======== EXTRACTED MATERIAL ========

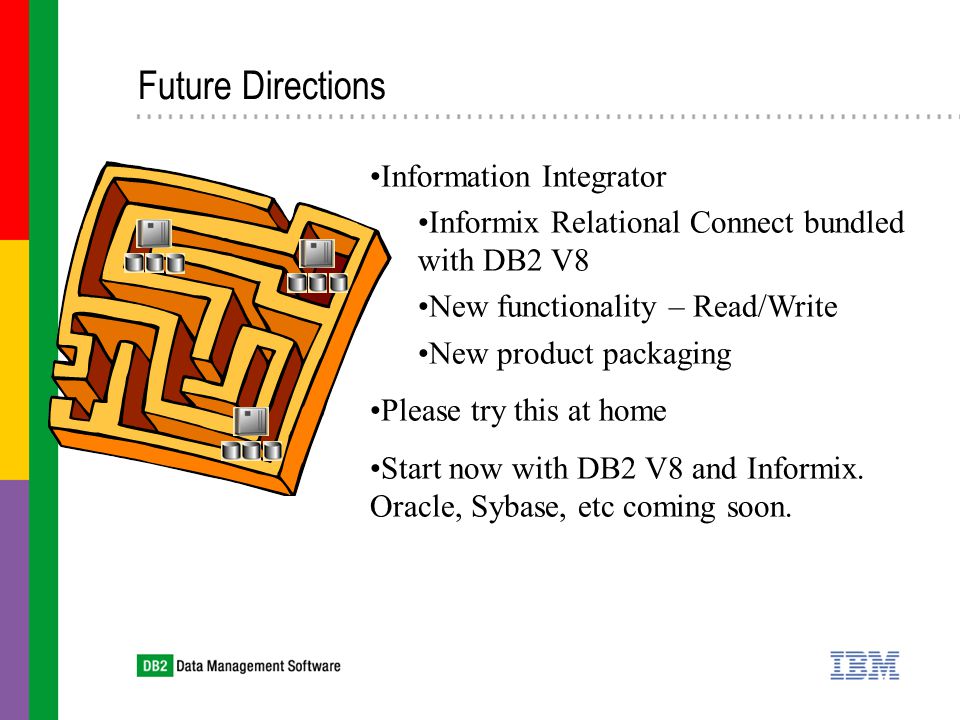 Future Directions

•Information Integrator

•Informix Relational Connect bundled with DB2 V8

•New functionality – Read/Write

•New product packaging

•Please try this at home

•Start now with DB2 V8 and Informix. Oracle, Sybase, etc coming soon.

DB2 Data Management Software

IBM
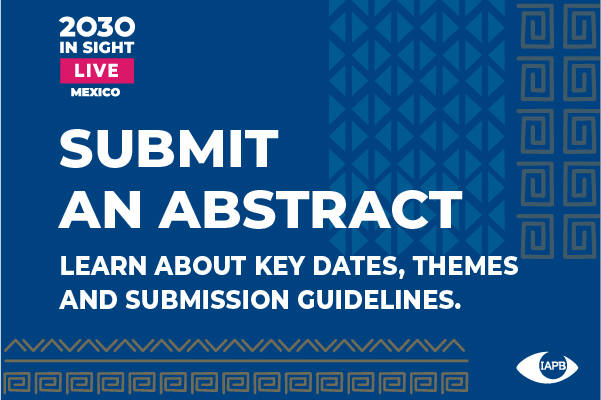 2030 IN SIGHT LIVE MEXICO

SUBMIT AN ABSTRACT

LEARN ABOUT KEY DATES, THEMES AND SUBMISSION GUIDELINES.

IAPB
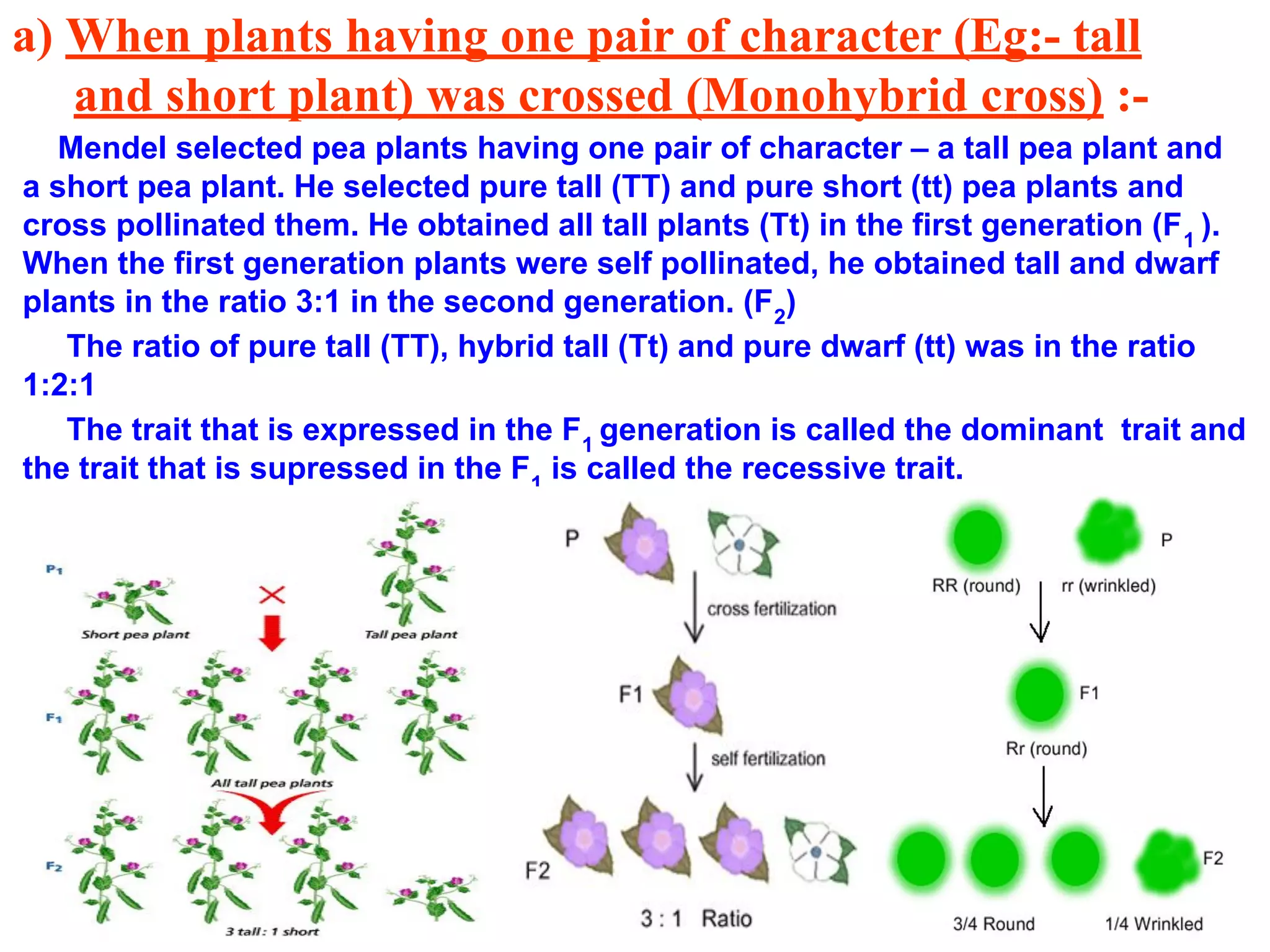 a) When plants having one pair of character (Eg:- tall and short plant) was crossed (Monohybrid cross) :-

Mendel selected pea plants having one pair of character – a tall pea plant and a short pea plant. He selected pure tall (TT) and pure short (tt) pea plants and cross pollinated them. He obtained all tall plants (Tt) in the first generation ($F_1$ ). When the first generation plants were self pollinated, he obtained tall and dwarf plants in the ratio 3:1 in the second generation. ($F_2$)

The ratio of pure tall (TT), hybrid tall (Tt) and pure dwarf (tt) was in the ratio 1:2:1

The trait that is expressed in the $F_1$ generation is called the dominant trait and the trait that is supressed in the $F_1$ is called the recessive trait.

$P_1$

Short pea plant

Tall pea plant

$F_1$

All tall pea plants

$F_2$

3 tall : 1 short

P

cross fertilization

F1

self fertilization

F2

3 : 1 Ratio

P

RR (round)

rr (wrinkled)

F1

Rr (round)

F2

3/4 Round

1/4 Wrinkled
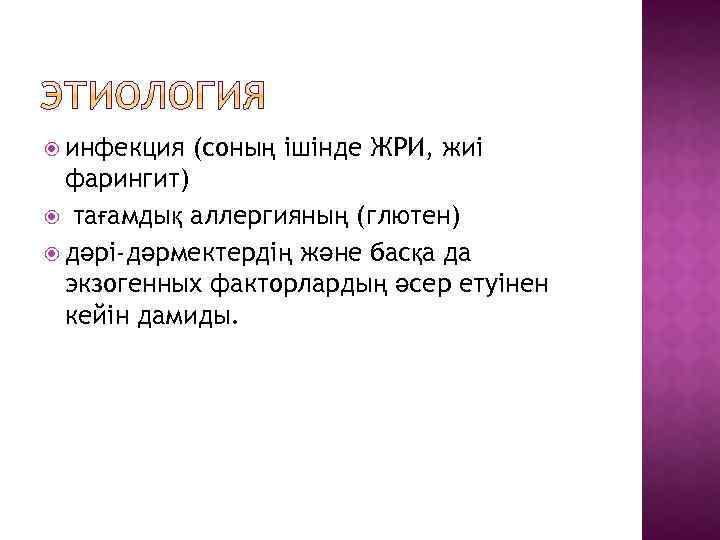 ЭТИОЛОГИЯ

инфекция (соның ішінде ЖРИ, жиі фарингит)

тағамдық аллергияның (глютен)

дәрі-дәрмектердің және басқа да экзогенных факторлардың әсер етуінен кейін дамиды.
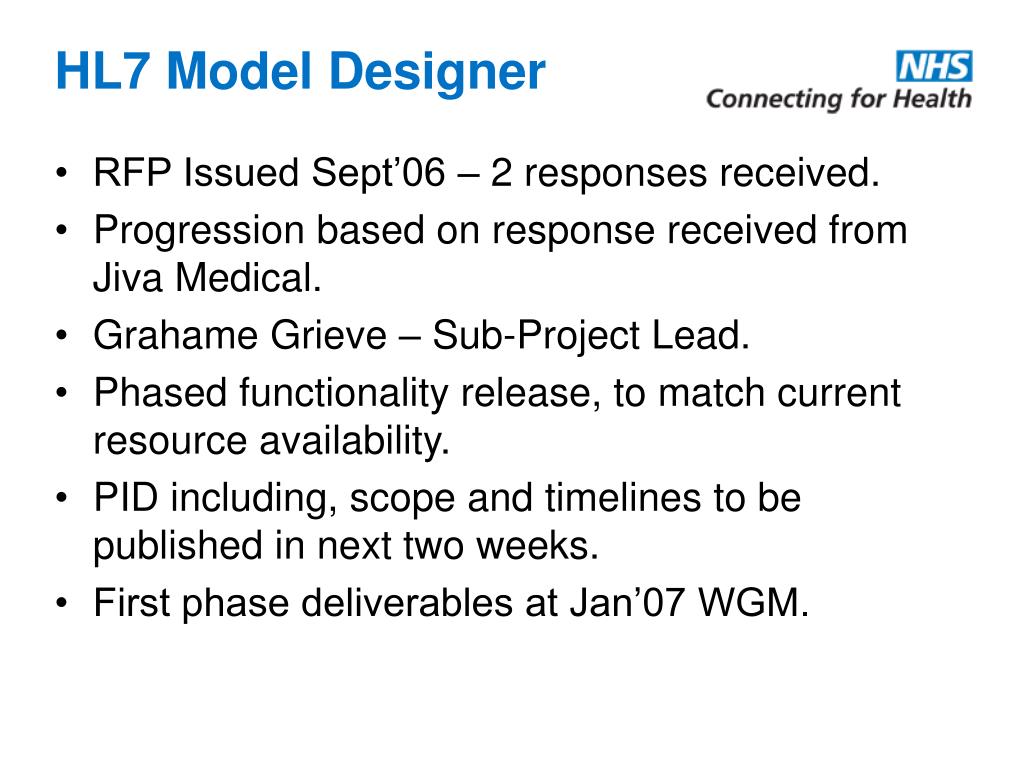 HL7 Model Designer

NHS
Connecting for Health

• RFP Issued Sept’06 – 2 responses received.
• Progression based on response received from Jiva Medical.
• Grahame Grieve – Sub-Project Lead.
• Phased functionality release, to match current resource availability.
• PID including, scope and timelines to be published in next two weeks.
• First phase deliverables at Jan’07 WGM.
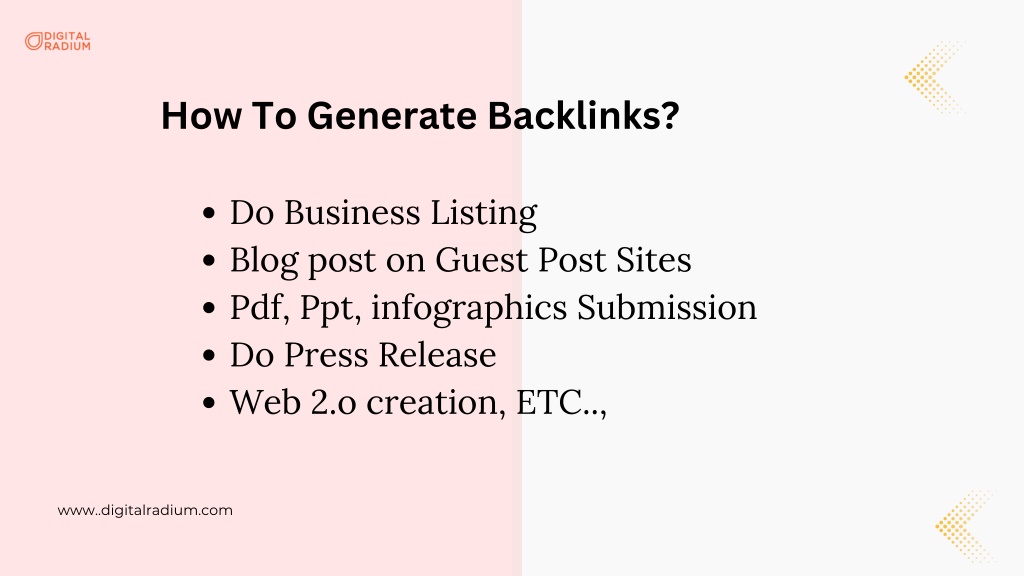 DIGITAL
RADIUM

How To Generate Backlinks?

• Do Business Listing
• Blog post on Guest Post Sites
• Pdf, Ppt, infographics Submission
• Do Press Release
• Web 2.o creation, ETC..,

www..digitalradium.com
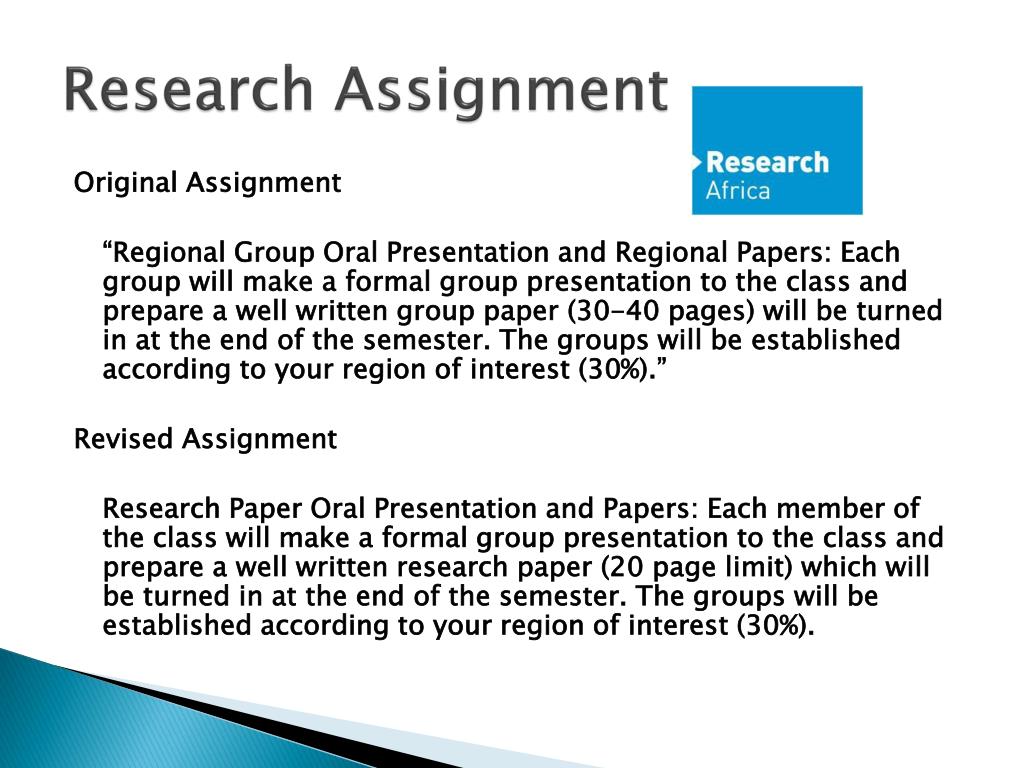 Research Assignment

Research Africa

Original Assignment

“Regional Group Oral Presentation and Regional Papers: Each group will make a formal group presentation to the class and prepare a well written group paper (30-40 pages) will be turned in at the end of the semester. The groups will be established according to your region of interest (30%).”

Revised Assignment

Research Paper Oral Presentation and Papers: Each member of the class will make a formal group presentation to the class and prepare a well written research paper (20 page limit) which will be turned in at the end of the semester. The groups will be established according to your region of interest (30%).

========

PROBLEM STATEMENT – Among the lines above, which ones include the word "Each"? Copy them.

REPLY TO THE TASK –
“Regional Group Oral Presentation and Regional Papers: Each group will make a formal group presentation to the class and prepare a well written group paper (30-40 pages) will be turned in at the end of the semester. The groups will be established according to your region of interest (30%).”
Research Paper Oral Presentation and Papers: Each member of the class will make a formal group presentation to the class and prepare a well written research paper (20 page limit) which will be turned in at the end of the semester. The groups will be established according to your region of interest (30%).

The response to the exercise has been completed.